Well at the time you first posted everyone else took the context of your appearance as Prat77 and its similarity to my name (both the number 77 and the apparent parody via using the word Prat) to have been a deliberate attempt to be provocative.

I only ever knew one person with the surname Prat (back at my old university in the 1980s) and he spelt it with a double t. I have to say that if I was unfortunate enough to have the surname Prat I would probably change it by deed poll to something else and I certainly wouldn't use it as my forum handle.

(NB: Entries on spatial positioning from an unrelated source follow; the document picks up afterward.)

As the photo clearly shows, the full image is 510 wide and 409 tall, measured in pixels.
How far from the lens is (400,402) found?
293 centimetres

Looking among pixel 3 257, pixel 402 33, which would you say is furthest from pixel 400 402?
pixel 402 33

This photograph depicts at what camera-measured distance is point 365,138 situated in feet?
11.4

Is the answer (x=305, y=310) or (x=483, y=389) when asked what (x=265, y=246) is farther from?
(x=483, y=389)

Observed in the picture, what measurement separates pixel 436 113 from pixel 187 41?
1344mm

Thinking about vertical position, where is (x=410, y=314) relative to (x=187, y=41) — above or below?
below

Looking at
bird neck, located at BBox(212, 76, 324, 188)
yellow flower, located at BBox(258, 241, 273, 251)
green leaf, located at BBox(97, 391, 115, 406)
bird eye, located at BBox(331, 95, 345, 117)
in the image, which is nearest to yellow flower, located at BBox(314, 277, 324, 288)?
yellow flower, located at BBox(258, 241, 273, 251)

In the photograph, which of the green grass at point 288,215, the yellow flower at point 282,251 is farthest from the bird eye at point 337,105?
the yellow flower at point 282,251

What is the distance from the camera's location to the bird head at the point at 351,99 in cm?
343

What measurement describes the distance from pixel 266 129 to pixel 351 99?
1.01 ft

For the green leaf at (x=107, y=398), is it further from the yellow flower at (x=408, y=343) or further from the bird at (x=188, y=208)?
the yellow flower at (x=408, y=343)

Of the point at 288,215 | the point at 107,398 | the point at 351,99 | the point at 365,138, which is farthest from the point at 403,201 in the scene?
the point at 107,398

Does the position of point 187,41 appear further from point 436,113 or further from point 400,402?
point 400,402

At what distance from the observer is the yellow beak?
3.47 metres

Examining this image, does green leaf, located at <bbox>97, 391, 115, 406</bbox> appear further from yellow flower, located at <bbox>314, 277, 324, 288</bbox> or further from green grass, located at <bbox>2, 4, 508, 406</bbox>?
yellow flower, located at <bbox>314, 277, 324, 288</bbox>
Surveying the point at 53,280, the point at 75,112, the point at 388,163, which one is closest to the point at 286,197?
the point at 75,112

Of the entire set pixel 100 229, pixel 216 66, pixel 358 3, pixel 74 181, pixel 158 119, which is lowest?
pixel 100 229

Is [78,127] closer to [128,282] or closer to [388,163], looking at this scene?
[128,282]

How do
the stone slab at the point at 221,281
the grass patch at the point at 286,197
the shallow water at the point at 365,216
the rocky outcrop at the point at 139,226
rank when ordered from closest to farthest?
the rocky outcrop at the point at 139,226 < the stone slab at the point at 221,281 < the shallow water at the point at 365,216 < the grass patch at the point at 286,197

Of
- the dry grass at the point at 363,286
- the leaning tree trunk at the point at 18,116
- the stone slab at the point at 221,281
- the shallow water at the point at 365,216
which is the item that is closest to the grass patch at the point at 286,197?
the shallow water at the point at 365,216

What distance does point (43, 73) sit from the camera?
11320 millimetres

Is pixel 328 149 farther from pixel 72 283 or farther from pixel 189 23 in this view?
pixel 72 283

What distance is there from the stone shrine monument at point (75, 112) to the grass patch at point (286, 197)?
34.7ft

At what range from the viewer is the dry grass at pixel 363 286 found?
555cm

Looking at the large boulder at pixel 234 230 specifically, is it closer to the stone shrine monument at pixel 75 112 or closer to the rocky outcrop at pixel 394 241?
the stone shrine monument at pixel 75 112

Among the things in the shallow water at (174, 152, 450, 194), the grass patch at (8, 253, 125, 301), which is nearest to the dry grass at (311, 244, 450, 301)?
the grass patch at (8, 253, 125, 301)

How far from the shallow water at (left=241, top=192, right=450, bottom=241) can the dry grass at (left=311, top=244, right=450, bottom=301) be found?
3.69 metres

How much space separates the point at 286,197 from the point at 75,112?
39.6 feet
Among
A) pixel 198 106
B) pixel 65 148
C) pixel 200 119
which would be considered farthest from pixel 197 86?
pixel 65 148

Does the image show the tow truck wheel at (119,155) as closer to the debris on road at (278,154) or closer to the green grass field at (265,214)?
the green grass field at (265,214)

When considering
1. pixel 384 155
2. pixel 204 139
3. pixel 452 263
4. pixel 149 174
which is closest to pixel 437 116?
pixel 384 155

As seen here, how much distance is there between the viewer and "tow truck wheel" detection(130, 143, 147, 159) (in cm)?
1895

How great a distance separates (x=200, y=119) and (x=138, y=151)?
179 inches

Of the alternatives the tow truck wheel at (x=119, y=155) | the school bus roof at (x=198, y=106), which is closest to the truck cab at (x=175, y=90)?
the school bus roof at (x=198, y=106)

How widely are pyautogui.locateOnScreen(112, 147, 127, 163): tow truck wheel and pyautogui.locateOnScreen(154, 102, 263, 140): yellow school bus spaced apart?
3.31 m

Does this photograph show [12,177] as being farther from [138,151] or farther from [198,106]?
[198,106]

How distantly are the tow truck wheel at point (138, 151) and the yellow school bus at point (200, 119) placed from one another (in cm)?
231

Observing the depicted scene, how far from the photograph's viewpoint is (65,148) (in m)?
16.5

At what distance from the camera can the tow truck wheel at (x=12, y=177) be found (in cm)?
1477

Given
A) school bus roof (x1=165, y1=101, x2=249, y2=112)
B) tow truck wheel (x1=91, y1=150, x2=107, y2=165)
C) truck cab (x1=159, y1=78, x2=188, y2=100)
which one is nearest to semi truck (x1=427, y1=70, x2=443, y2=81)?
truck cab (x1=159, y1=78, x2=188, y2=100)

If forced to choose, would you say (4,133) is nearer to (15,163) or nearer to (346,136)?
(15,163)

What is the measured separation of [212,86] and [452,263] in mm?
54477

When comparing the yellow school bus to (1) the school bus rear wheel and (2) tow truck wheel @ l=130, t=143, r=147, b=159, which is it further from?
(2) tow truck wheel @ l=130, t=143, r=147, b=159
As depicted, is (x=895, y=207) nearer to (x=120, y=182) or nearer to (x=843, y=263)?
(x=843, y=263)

However on the basis that you came to the forum for the first time and were stuck for a forum name I imagine that seeing my posts and your apparent subsequent assumption that it was normal to include year of birth in your forum name must have influenced your choice.

I do however find it odd that you were so easily able to resurrect comments in a post I made in the forum over 40 minutes after I had deleted them as even things like Way Back Machine do not archive web pages that often. That suggests to me a rather sophisticated internet user as also do your comments about me being an "internerd". However in language terms this does closely resembles the posting style of a very long term member of this forum who has already once changed his forum name.

Whether your surname is really Prat or not your choice of forum name does seem unfortunate when there is another very regularly posting forum member with 77 in their name and the word Prat is bound to be taken by many as a deliberate attempt to take the pi**.


----------



## Pete77 (Aug 1, 2006)

ColinYounger said:


> Don't worry about Pete - he's having one of his bad times where he gets all paranoid. The rest of us are friendly.


I wouldn't take any notice of Colin.

He's a fairly mean Tivoweb coder who has produced some rather useful stuff but its hard to take anyone seriously who chooses to post a forum avatar that shows a paper bag on his head. Especially when its not compulsory to post any forum member avatar at all so the logical and sane thing to do would be to leave it blank if you don't wish to post your own real pic.


----------



## mikerr (Jun 2, 2005)

pete77 said:


> I wouldn't take any notice of Colin.
> 
> He's a fairly mean Tivoweb coder who has produced some rather useful stuff but its hard to take anyone seriously who chooses to post a forum avatar that shows a paper bag on his head. Especially when its not compulsory to post any forum member avatar at all so the logical and sane thing to do would be to leave it blank if you don't wish to post your own real pic


Is it a "logical and sane" thing to do to obsess over other people's avatars ?


----------



## Pete77 (Aug 1, 2006)

mikerr said:


> Is it a "logical and sane" thing to do to obsess over other people's avatars ?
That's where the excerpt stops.